Il velo
«Ho due domande. È accettabile che l’abbigliamento in chiesa durante l’estate sia quasi quello della spiaggia? Inoltre: dopo il Concilio il velo è facoltativo o vietato? Nel paese di vacanza molti mi hanno chiesto se sono musulmana! Io ho smesso di mettere il velo per amore di pace, ma… credevo che l’unità andasse vissuta nel pluralismo».
Credo sia importante scoprire la differenza tra essere provocanti ed essere amabili. Il vestito dovrebbe esprimere questa amabilità: più che un modo per mettersi in mostra, accompagna e sottolinea la personalità di ciascuno. Ogni ambiente richiede il suo adattamento: una casalinga si veste in un certo modo quando è in cucina o quando va a fare la spesa o, ancora, quando partecipa a un pranzo di nozze. In ospedale è diverso il modo di presentarsi del malato e del medico e certe divise da lavoro non si indossano in altri ambienti. Così, il modo di presentarsi in chiesa non può essere certo quello che si ha in spiaggia!
D’altra parte anche i tempi hanno le loro mode: le maniche corte oggi, ad esempio, non sono più segno di eccessiva libertà! Occorre salvaguardare quell’atteggiamento che sa mostrare l’aspetto positivo di sé stessi: non basta dire «non c’è nulla di male!», ma domandarsi se il proprio modo di essere, che comprende anche il vestire, ispira amabilità.

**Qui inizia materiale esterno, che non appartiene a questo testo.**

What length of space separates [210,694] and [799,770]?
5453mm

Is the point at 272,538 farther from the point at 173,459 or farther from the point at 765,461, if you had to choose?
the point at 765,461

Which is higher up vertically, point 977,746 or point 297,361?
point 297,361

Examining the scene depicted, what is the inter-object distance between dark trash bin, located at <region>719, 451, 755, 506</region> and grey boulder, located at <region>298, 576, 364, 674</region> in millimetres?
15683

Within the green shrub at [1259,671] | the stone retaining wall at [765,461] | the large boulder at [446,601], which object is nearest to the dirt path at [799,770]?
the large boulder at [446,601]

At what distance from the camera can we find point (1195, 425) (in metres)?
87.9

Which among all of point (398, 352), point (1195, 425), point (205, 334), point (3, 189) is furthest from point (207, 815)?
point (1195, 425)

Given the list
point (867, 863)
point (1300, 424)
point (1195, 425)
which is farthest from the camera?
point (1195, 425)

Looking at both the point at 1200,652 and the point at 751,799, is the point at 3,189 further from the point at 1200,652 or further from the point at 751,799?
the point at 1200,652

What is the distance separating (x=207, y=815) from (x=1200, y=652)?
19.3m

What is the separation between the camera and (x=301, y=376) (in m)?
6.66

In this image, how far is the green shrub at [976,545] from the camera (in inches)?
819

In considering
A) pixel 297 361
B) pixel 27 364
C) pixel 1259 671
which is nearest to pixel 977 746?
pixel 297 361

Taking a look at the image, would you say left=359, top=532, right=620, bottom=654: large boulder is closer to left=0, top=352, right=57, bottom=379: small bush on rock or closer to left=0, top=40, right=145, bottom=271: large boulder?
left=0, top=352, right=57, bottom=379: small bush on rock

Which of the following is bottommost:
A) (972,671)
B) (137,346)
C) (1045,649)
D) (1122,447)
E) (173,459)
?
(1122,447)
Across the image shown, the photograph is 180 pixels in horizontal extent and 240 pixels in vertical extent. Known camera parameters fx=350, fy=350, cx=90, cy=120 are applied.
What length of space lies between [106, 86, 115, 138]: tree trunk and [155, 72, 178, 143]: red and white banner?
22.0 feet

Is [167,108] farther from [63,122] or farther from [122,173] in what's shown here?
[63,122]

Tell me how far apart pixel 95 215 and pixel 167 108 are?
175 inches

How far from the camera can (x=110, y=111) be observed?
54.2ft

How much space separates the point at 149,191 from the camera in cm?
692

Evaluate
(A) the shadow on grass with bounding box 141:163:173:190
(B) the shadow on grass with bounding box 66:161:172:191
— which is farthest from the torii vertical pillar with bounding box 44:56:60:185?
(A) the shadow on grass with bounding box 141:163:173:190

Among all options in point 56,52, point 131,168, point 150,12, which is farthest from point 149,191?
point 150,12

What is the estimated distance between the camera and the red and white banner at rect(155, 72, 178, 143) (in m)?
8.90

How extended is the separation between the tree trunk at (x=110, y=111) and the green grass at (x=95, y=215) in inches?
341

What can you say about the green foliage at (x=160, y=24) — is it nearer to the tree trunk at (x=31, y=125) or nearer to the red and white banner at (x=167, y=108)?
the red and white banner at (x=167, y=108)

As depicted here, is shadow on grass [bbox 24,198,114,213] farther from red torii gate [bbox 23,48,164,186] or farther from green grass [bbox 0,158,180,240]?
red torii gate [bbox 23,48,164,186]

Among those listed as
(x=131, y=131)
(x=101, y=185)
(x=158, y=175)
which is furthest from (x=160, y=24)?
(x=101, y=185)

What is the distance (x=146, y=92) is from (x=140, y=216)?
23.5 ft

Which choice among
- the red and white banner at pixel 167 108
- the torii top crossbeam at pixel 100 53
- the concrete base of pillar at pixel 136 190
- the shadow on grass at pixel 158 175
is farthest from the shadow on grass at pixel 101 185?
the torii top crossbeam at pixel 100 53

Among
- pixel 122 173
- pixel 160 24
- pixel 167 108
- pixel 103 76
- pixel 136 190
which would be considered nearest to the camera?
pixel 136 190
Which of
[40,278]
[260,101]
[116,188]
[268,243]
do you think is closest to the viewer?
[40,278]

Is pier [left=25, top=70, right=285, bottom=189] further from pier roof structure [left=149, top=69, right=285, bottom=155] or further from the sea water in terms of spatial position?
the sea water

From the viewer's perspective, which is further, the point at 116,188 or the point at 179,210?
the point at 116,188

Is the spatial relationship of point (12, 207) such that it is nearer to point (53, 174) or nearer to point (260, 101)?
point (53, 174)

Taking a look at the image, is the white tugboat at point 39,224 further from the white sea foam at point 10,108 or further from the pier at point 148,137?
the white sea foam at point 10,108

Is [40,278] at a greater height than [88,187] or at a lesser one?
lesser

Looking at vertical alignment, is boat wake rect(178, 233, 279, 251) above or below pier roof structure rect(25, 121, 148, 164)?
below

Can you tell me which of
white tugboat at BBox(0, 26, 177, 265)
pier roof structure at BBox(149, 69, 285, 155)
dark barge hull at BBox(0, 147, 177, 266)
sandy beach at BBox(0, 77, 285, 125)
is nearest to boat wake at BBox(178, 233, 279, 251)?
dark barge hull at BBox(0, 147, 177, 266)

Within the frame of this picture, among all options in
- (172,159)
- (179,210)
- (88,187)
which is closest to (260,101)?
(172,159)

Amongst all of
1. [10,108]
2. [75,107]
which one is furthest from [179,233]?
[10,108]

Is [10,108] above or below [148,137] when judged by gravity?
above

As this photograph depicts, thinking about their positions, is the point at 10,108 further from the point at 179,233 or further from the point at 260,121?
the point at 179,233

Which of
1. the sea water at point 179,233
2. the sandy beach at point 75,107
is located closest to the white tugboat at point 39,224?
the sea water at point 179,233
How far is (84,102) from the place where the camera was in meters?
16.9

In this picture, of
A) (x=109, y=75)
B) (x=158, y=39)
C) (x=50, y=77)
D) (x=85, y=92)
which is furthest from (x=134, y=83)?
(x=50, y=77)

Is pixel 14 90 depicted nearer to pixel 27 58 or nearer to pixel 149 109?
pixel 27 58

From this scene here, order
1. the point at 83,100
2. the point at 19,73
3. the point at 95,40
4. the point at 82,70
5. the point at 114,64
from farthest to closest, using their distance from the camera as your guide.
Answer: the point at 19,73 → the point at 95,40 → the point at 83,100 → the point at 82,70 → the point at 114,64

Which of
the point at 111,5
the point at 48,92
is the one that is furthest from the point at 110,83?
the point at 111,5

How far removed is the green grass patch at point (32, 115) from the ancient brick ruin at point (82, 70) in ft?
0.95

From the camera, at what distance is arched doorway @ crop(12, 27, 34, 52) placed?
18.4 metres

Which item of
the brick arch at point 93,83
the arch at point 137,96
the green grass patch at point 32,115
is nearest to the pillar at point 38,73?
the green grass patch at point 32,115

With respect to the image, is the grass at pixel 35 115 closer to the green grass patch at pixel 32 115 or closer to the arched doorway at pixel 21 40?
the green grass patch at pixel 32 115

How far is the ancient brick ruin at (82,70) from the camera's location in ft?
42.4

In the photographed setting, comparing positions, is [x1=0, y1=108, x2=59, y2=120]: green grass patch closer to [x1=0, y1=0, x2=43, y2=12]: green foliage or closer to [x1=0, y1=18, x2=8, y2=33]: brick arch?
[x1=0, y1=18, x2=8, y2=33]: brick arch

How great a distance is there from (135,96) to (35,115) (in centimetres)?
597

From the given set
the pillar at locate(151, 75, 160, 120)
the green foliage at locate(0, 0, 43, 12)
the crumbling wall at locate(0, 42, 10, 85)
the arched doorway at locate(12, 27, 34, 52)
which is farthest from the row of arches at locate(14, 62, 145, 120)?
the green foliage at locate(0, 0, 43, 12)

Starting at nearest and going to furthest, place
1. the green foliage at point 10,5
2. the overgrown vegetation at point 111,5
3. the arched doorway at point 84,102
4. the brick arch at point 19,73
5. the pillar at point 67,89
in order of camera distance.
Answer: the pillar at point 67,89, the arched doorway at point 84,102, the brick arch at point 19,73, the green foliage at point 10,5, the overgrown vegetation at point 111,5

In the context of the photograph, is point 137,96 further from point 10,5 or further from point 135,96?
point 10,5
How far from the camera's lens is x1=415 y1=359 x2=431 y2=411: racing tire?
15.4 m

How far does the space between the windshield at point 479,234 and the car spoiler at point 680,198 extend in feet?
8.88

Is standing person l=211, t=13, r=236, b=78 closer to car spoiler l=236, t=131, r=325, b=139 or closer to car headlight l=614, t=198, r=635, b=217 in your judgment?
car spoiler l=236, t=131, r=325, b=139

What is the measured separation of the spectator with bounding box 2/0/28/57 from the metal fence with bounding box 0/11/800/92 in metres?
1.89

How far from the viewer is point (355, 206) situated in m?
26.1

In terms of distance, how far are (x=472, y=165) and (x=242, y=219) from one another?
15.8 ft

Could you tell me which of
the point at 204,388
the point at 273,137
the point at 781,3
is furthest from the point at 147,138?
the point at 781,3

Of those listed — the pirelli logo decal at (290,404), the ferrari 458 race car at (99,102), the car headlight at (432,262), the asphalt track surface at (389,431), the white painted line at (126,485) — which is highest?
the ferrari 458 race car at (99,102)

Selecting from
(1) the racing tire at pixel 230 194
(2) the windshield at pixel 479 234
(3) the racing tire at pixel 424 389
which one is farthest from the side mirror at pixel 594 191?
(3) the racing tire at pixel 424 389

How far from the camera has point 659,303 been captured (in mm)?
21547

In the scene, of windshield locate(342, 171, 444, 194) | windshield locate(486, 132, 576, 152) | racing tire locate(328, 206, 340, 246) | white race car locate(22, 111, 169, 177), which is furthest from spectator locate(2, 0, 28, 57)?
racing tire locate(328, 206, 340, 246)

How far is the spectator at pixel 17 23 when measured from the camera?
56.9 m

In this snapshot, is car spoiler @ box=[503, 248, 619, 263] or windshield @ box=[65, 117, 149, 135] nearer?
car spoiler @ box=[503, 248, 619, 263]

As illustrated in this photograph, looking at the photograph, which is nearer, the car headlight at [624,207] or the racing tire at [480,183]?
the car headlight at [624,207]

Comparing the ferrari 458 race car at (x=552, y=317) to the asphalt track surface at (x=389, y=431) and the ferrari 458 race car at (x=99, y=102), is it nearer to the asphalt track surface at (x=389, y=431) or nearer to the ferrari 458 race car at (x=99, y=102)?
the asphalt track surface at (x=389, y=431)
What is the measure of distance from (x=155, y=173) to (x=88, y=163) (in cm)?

Quanto al velo, ma soprattutto più in generale, continuo a credere che l’unità della comunità ecclesiale vada vissuta nella diversità o pluralismo. Mi colpisce il fatto che non si sappia accettare un comportamento, su cui magari non si concorda, ma che non lede la libertà di nessuno. Certo, si tratta di non far diventare la cosa più importante di quello che è: naturalmente, da una parte e dall’altra. In certi ambienti il velo può andar bene, in altri può suscitare una certa reazione e allora ci si “fa uno” con quell’ambiente. Più che per amore di pace, io direi semplicemente “per amore”, che, come dice Paolo, «si adatta a tutto».